> **YOUR GOAL**
Using only the entries below, output the lines starting at the one containing "Μεγάλη περιεκτικότητα σε" and ending at the one containing "Георгий Лугинин о трассе в Омутнинск", exactly and inclusive of both, omitting the pictures.

> **PROVIDED DATA**
────────────────────

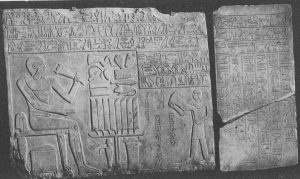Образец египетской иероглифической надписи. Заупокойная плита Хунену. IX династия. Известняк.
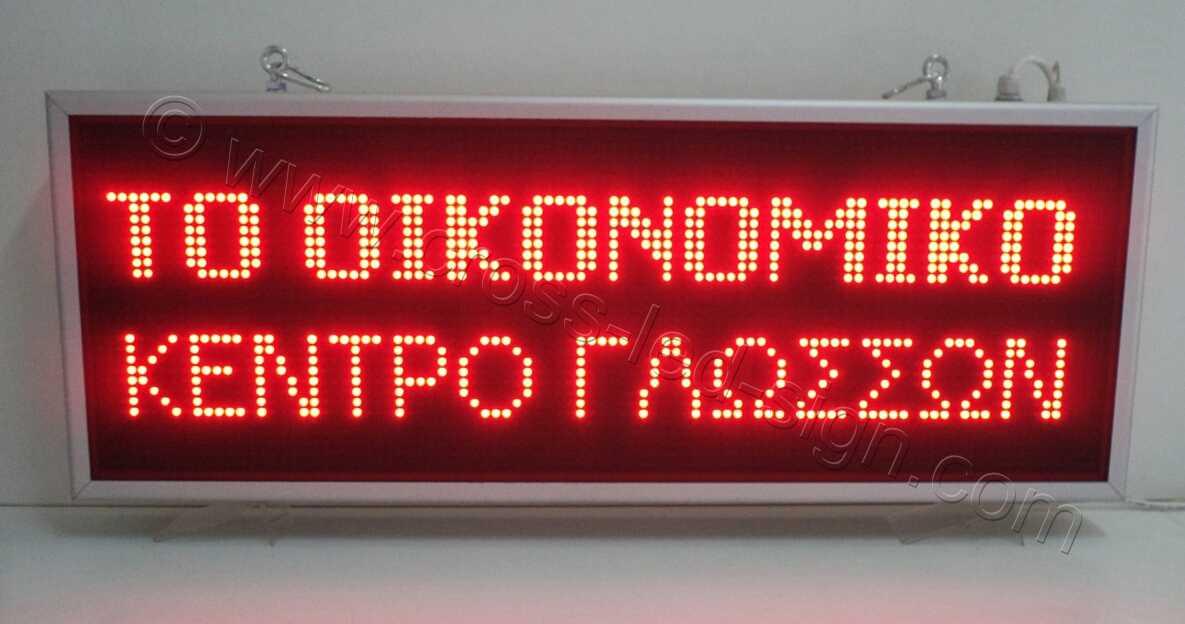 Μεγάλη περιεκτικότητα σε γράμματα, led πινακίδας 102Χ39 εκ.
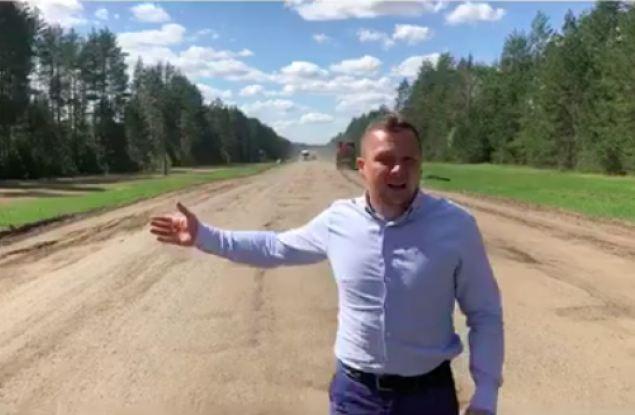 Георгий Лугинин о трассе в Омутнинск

────────────────────

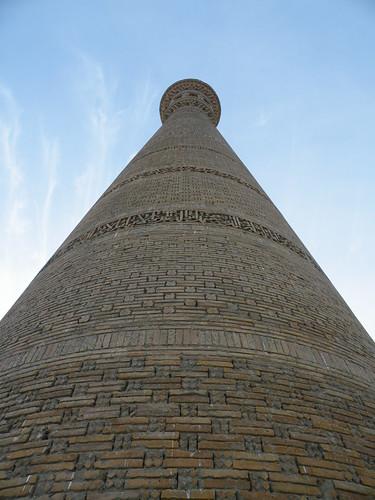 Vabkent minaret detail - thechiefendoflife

────────────────────

> **SOLUTION TO THE EXERCISE**
 Μεγάλη περιεκτικότητα σε γράμματα, led πινακίδας 102Χ39 εκ.
 Георгий Лугинин о трассе в Омутнинск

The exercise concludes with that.